Jalisco

La película de Xavier, que compite por el Premio Mezcal en el FICG, es un retrato del periodismo en México y del riesgo de buscar justicia con una cámara al hombro

Cocodrilos: Cuando el periodismo se convierte en sentencia

Hay películas que se sienten como un golpe seco en el pecho. Cocodrilos no sólo duele, quema. Es una historia que nace desde las entrañas de un país donde la verdad tiene precio, y casi siempre se paga con la vida. Como joven periodista, verla fue como mirarse en un espejo que devuelve una imagen con cicatrices anticipadas.

Cocodrilos (Cortesía)

La cinta, dirigida con pulso firme por Xavier, sigue a Santiago Ortiz, un joven fotoperiodista veracruzano que se lanza a retomar la última investigación de su mentora, Amanda González, brutalmente asesinada por el crimen organizado. A través de su lente, y de su necedad por encontrar justicia, Santiago desciende por una espiral de violencia, corrupción e impunidad, como si fuera un ritual inevitable en el ejercicio periodístico de este país.

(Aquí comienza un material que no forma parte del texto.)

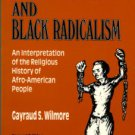 Wilmore, Gayraud S. Black Religion And Black Radicalism: An Interpretation...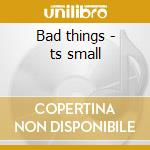 Bad things - ts small cd musicale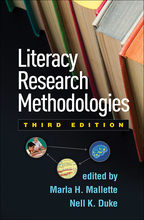 Literacy Research Methodologies - Edited by Marla H. Mallette and Nell K. Duke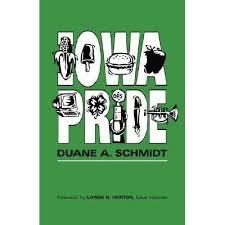 Iowa Pride by Duane A. Schmidt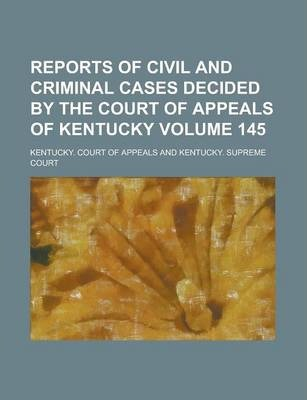 Reports of Civil and Criminal Cases Decided by the Court of Appeals of Kentucky Volume 145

Aunque la historia se mueve dentro del terreno de la ficción, todo se siente real. Tan real, que incomoda. No hay fantasía ni respiro. Todo lo que vemos —las fosas clandestinas, el silencio comprado, el miedo que se mastica— lo hemos leído en titulares, en notas a pie de página, o lo hemos sentido al escribir sobre temas que sabemos que duelen demasiado.

Lo más perturbador es que, al igual que Santiago, el propio director hace periodismo a través del cine. Se expone, denuncia, grita. Y entonces uno no puede evitar pensar si al contar esta historia, él mismo se convierte en protagonista de un ciclo de riesgo donde el arte y la verdad se confunden.

Como periodista joven, Cocodrilos me confrontó con una pregunta que trato de esquivar todos los días: ¿hasta dónde estamos dispuestos a llegar por contar lo que pasa? Y más importante aún: ¿quién nos va a proteger cuando lo hagamos?

Cocodrilos no sólo es una película. Es un recordatorio urgente de que el silencio también mata, y de que en este país, escribir con verdad puede ser el acto más valiente —y más solitario— que existe.